Some airlines are already feeling the pinch as the rising cost of buying or leasing new aircraft and market saturation have begun to cut into the bottom line. Even after a bumper passenger year in 1995, some domestic airlines are operating at a loss, and others are struggling to break even, according to analysts in Taipei. Formosa, for instance, posted a loss for the first-half of 1996. 'We are at the break-even point now,' says Sun.

In contrast to Taiwan, airline deregulation in Japan is mired in government bureaucracy. Over the past year, four new carriers announced they would fly at discount fares, raising consumers' hopes that competition would give them a big price break and shake up Japan's tightly-controlled aviation industry. But the new entrants soon learned that deregulation, announced in 1996, was only an illusion.

The need to reduce artificially high air fares in line with Japan's economic downturn has been widely cited as the main reason for deregulation. In the past, the government required the three airlines that operate domestic routes, Japan Airlines, All Nippon Airlines and Japan Air Systems, to charge the same fares. The fares were kept high partly to protect the travel market's share of the financially-troubled Japan National Railways (Asian Business, July 1996). Airlines were only allowed to compete on such factors as flight scheduling, service and overall image.

In June 1996, the Ministry of Transportation (MoT) took the first step by allowing the three airlines to set fares within a band of 25% above or below government-recommended fares. But in-stead of discounting across the board to compete, the three airlines raised fares on the most popular routes by a few hundred yen. This brought a storm of protests from customers. The MoT then took another step in the deregulation process. The most important new measure was to license new domestic carriers. What's more, the MoT promised to give the new carriers preference when assigning 40 new slots made available for domestic flights following the expansion at Tokyo's Haneda airport. Skymark, established by discount travel agency H.I.S. Co, was among the first new carriers to obtain a licence in October, 1996. The company plans to operate a shuttle service between Tokyo and Osaka at fares that are 20% to 30% below its competitors. This would bring the company's fares close to that of the bullet train.

- - -

- _WHAT TO WORK ON_
#1 Can you retype the passage on airline deregulation, starting at "The need to" and ending at "and overall image."?
#2 Can you continue the passage on airline deregulation, picking up right after its last sentence?
The data has no connection to the passage on airline deregulation.

- _DATASET CONTENT_
- - -

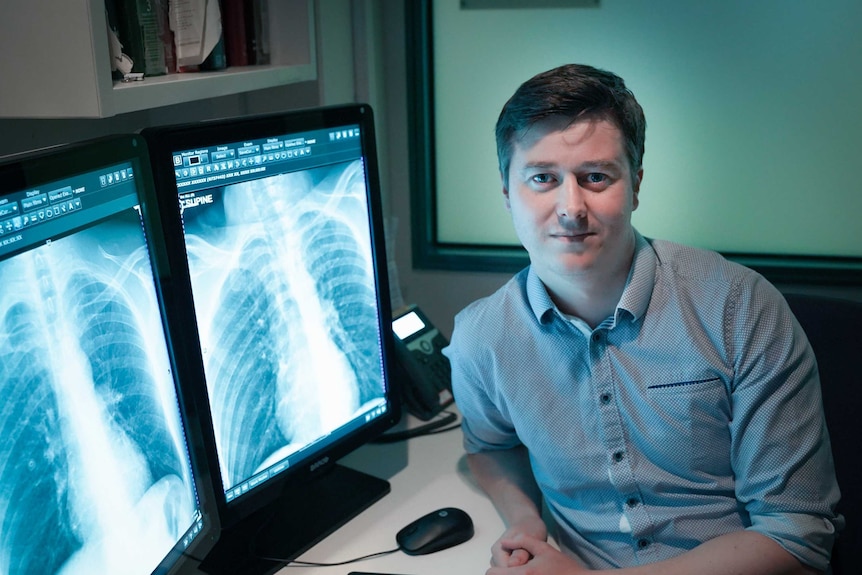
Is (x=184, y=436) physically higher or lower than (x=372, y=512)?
higher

- - -

- _ANSWERS PROVIDED_
#1
The need to reduce artificially high air fares in line with Japan's economic downturn has been widely cited as the main reason for deregulation. In the past, the government required the three airlines that operate domestic routes, Japan Airlines, All Nippon Airlines and Japan Air Systems, to charge the same fares. The fares were kept high partly to protect the travel market's share of the financially-troubled Japan National Railways (Asian Business, July 1996). Airlines were only allowed to compete on such factors as flight scheduling, service and overall image.

#2
'Airlines can make more efforts to reduce costs,' says Hideo Sawada, president of H.I.S. 'Someone has to dare to compete.'

He is not alone in believing air fares in Japan need not be so high. Another start-up, Hokkaido International Airlines, established by a consortium of 25 Hok-kaido businessmen, led by poultry merchant Teruo Hamada, said it would offer a 50% discount on a proposed Tokyo to Sapporo flight scheduled to start next year.

But after the licensing process, the rules suddenly changed, and new carriers may find it tough to meet profit margin targets, no matter how narrow.

Last February, the MoT, citing safety reasons, ruled new carriers would initially be limited to operating only one aircraft each. This ruling came as a serious blow to all the new start-ups that planned to lease at least three to four planes each to make their businesses viable.

Industry experts expected as much. Before the ruling, Tawahisa Wada, a professor at Seishu University and architect of Hokkaido International's business plan, warned officials were half-hearted about letting the newcomers spread their wings.

'They [the government] are really not interested in deregulation at all. They want some symbol to show people that they are,' he said.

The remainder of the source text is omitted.